PAGE EXTRACT -
[BEGIN]
Madonna at 64! 20 of our favourite songs

Madonna at 65! 20 of our favourite songs

Madonna Louise Ciccone celebrates her birthday today. The genre-blurring, age-defying Queen of Pop has over her thirty-five-year career forged her own path through the sheer force of her personality, reinvention and ambition. Throughout the last three decades, her shifts in style, sound and live performances have challenged sexual and religious taboos and in the process she has become an inspiring feminist icon. Whilst it’s fair to say her later years have been more characterised by her attention seeking, dubious film roles and hit and miss material, it’s impossible to overlook the impact Madonna has had on popular culture and society, plus like an old friend you can return to time after time her back catalogue is crammed full of brilliant pop songs. To celebrate we have selected some of our favourite songs.


Holiday (1983)

It isn’t my favourite Madonna song, that’s ‘Like a Prayer’ followed by ‘La Isla Bonita’ but ‘Holiday’ is the first Madonna song I ever heard, I suppose that’s the case with most people, but in unusual circumstances. I was in New York – in the ‘fall’ as they say over there – in 1983 with a group of people on a business trip and we (and especially I) somehow managed to get into Studio 54. I remember being halfway down a flight of stairs when I heard it being played and wondering who it was, comparing the singer with Cyndi Lauper who had just established herself with ‘Girls Just Want To Have Fun’ and who, in my opinion, would have been a bigger star had Madge not suddenly arrived on the scene. The next moment I slipped and slid down the rest of the stairs butt first as they say over there. I wasn’t surprised it was a hit but I didn’t expect Madonna to be the star she became at that time.

Not long after, she turned up at the Hacienda in Manchester and performed ‘Holiday’, her first ever UK live and TV appearance. I wasn’t there that night but recall a dope head I knew at the time telling me “she’s something else, man”. Apparently, she was paid £50. (David Bentley)

Borderline (1984)

I could have chosen ‘Like A Virgin’, Madonna’s breakthrough 1983 hit, produced by drug-taking studio genius and 80s super producer Nile Rodgers (the dude behind 70s disco legends Chic, who would later produce Bowie and Duran Duran), as its significance for female empowerment inspired Masters degrees. But I love this record. There’s an innocence and simplicity about it – it doesn’t rely on the big controversial concept video that she became known for (‘Like A Prayer’, ‘Vogue’, etc), and which indeed became the template for later stars, including latter day Madonna-inspired, Lady Gaga. Instead, ‘Borderline’ is about as perfect a pop record as she or anyone else has ever made. (Abbas Ali)

Into The Groove (1985)

Originally on the soundtrack for her 1985 film Desperately Seeking Susan, ‘Into The Groove‘ featured on the re-issue of her second studio album, Like a Virgin (1984), outside North America and became her third single released in 1985 when it topped the charts.
[END]
DATA LISTING -
[BEGIN]
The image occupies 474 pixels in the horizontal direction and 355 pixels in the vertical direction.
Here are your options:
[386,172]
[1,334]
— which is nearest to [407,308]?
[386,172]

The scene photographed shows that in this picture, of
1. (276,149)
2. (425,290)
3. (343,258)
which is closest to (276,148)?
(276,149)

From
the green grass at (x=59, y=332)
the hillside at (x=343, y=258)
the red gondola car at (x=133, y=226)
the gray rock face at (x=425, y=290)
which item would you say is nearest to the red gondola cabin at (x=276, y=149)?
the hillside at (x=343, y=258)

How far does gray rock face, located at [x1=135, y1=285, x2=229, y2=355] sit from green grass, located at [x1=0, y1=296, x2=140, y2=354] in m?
[END]
AIM OF THE TASK - Resume the article celebrating Madonna's songs from the point where it stops, after the last sentence shown.

WRITTEN REPLY -
And you can dance for inspiration‘ she declares to usher in ‘Into The Groove’, an exciting disco classic and self-empowering anthem for dancing like nobody is watching. It’s underscored by Madonna’s bitter-sweet unrequited longing and love of club culture; it was one of early Madonna’s first few steps into embodying a role as dance floor queen. On the surface an upbeat neon floor-filler yet there’s a contradiction about ‘Into the Groove.’ On the one hand, she sings about dancing on her own at home, but on the other, she’s embodying the freedom of dancing in the crowd, a sensuality and infatuation. The line ‘You’ve got to prove your love to me’ is perhaps the first hint of Madonna’s ability to take the lead role, turn the tables on her male companions; it’s a strand that she would explore later in her work. Like the cool, brightly coloured charity shop style she rocked early on, young Madonna makes much of a very simple melody, punctuating a bubbling palette of ’80s synths, killer basslines and drum machines that were the height of fashion at the time, her emphasis on words with power ‘free’, ‘ME’ ,’dance with someone else’ show her ability to take what is a very unassuming song and turn it into a stone cold dance-pop classic, it’s a strength Nile Rodgers would later pick up on when she turned ‘Like a Virgin’ into a worldwide smash, partly through the sheer quality and personality of her vocal performance. There’s a nascent youthfulness to ‘Into The Groove’, a promise, and a hint of the artist and person Madonna would become, it still sounds great. (Bill Cummings)

Material Girl (1985)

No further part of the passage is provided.